# 🦋 Bluesky Social Justice Data Collection & Analysis
## DFP F25 Social Media Blue Team

This notebook provides a comprehensive interface for collecting and analyzing social justice data from Bluesky using dual collection methods.

## Collection Methods

### **1. Firehose Collection (Real-time)**
- Live stream of current posts as they happen
- Best for monitoring ongoing conversations
- Duration-based collection

### **2. Search API Collection (Historical)**
- Native search with deep pagination
- Systematic historical data collection
- Date range filtering and cursor-based navigation
- Enhanced query design with exact phrases and hashtags

### **3. Hybrid Collection (Both)**
- Historical data first (search API)
- Then real-time monitoring (firehose)
- Complete coverage of past and present
- Automatic time splitting: 75% search, 25% firehose

### **Features:**
- Dual collection methods (firehose + search API)
- Deep pagination with cursor persistence
- Date range filtering for historical collection
- Author influence metrics (follower counts, verification)
- Enhanced search queries (exact phrases, hashtags)
- Session-based organization with alltime datasets
- Rich content analysis (hashtags, media, emotions)
- Secure authentication from external credentials file

### **Why Author Metrics Matter:**
- Firehose captures posts within seconds (engagement typically zero)
- Follower counts provide immediate influence assessment
- Essential for identifying high-impact voices in social justice content
- Helps prioritize content before viral spread occurs

### **Social Justice Keywords:**
- Food insecurity
- Housing crisis  
- Homelessness
- Unemployment
- Gender inequality


## 🔧 Setup and Dependencies

First, let's import all required libraries and check our setup.


In [29]:
# Import required libraries
import json
import os
import pandas as pd
import matplotlib.pyplot as plt
import seaborn as sns
from datetime import datetime, timezone
from collections import defaultdict, Counter
import re

# Check if atproto is available
try:
    from atproto import Client
    print("✅ atproto library available")
except ImportError:
    print("❌ atproto not found.

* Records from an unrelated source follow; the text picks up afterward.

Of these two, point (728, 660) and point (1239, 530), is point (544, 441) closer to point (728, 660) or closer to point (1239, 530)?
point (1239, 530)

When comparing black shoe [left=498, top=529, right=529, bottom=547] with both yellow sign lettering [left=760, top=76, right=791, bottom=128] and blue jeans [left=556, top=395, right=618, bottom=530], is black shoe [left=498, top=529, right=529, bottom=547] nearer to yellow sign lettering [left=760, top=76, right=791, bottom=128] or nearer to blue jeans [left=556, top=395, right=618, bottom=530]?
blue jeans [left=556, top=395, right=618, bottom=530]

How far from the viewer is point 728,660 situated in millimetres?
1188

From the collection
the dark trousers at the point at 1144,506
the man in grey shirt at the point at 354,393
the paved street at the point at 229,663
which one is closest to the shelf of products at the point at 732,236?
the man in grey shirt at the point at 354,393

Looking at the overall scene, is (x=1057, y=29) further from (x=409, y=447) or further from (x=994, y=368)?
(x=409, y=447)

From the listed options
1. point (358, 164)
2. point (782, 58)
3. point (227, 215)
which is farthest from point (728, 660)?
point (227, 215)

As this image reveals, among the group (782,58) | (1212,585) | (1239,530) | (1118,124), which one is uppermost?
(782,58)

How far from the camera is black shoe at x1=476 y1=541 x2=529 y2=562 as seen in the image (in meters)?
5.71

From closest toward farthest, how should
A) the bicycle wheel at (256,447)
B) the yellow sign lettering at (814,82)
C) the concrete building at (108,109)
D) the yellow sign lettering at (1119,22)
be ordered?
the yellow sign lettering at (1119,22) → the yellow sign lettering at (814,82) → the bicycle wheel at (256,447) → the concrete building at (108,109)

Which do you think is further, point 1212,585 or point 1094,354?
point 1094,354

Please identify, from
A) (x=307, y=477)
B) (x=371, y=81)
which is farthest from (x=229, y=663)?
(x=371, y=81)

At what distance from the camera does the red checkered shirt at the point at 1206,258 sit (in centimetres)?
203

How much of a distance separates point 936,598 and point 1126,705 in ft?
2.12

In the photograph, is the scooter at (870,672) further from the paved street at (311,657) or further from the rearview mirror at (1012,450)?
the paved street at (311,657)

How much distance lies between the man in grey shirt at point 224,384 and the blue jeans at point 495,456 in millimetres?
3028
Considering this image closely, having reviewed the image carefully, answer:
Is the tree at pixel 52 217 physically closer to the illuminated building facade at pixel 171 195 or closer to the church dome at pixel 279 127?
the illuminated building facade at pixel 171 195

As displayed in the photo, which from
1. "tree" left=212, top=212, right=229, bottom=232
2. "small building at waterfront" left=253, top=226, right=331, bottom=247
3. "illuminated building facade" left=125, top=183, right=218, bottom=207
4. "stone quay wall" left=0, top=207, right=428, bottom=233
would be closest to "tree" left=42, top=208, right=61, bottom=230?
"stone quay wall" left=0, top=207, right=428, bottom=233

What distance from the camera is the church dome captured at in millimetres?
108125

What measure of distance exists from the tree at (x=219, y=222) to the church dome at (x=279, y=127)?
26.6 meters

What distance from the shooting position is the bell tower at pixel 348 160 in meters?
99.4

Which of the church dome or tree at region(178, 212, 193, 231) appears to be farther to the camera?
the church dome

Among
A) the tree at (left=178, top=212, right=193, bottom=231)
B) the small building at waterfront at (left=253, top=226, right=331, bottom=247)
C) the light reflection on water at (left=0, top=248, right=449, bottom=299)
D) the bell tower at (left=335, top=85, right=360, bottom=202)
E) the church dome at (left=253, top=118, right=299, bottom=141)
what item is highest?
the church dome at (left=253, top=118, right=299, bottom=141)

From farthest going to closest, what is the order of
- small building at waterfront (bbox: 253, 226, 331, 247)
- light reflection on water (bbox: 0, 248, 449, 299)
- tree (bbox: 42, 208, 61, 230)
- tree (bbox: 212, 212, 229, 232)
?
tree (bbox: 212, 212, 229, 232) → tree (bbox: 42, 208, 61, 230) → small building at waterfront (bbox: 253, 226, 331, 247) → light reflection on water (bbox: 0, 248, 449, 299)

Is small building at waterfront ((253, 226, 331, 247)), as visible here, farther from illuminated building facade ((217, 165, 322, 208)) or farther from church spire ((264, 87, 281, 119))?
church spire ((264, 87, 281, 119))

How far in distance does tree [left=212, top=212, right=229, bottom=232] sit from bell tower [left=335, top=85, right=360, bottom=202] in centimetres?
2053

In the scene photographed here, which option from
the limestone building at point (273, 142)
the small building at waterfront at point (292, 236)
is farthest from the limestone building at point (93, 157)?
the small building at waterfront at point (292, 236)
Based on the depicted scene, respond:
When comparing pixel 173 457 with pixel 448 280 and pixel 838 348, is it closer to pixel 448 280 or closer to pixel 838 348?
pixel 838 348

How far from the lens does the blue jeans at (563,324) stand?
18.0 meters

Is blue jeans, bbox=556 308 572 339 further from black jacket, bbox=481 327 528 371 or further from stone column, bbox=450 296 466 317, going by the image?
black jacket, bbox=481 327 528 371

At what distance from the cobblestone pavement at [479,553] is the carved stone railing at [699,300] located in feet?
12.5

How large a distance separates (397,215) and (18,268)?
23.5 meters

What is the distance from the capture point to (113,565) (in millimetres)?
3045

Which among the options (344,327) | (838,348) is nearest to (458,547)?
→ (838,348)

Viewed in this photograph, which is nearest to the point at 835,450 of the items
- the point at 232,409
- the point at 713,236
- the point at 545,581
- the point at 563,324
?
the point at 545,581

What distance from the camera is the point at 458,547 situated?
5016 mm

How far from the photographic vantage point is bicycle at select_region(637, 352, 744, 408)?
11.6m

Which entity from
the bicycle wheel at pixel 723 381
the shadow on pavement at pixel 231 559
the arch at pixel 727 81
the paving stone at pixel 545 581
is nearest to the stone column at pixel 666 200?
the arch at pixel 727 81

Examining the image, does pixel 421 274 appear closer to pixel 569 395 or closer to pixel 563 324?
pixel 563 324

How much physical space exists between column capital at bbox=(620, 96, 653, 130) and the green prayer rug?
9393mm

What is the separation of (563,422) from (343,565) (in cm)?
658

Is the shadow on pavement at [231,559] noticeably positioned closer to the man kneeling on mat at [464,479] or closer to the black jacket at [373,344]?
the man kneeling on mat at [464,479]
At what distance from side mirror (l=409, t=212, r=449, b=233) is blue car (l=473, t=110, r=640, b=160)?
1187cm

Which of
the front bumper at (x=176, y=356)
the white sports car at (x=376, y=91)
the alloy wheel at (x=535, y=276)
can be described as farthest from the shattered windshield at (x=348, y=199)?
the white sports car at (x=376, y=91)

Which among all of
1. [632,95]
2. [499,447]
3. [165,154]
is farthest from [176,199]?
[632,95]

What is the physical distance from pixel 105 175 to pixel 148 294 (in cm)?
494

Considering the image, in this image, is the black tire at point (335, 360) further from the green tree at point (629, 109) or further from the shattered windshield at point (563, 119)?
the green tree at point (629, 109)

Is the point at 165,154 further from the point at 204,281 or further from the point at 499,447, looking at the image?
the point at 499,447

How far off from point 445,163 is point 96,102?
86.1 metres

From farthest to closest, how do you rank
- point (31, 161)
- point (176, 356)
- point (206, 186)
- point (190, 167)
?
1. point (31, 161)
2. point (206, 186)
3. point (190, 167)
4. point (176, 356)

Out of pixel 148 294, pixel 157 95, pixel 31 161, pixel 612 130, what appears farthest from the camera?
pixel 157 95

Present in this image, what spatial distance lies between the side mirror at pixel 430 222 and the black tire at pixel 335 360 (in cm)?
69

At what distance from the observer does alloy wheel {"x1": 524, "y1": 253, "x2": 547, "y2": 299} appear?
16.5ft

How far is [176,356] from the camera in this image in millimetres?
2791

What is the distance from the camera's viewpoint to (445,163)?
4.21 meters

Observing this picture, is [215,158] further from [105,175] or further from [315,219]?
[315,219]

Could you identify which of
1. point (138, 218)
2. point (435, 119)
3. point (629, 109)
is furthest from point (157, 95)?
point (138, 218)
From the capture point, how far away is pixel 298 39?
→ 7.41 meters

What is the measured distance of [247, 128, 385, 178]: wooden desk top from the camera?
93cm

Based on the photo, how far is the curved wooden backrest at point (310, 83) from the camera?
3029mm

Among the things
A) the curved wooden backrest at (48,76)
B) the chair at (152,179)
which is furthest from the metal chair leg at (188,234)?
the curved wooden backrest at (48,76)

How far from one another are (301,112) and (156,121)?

Install with: pip install atproto")

# Set up plotting
plt.style.use('default')
sns.set_palette("husl")

print("🔧 Setup complete!")


✅ atproto library available
🔧 Setup complete!


## 📊 Load and Explore Collected Data

Let's examine the social justice data we've collected from Bluesky.


In [30]:
# Load all alltime data for analysis
keywords = ["food_insecurity", "housing", "homeless", "unemployment", "gender_inequality"]
all_data = []
keyword_counts = {}

print("📊 Loading Alltime Data:")
print("=" * 40)

for keyword in keywords:
    alltime_file = f"data/alltime/{keyword}_alltime.jsonl"
    if os.path.exists(alltime_file):
        keyword_posts = []
        with open(alltime_file, 'r') as f:
            for line in f:
                try:
                    post = json.loads(line.strip())
                    all_data.append(post)
                    keyword_posts.append(post)
                except json.JSONDecodeError:
                    continue
        
        keyword_counts[keyword] = len(keyword_posts)
        print(f"✅ {keyword.replace('_', ' ').title()}: {len(keyword_posts):,} posts")
    else:
        keyword_counts[keyword] = 0
        print(f"❌ {keyword.replace('_', ' ').title()}: No data")

print(f"\n📈 Total Posts Loaded: {len(all_data):,}")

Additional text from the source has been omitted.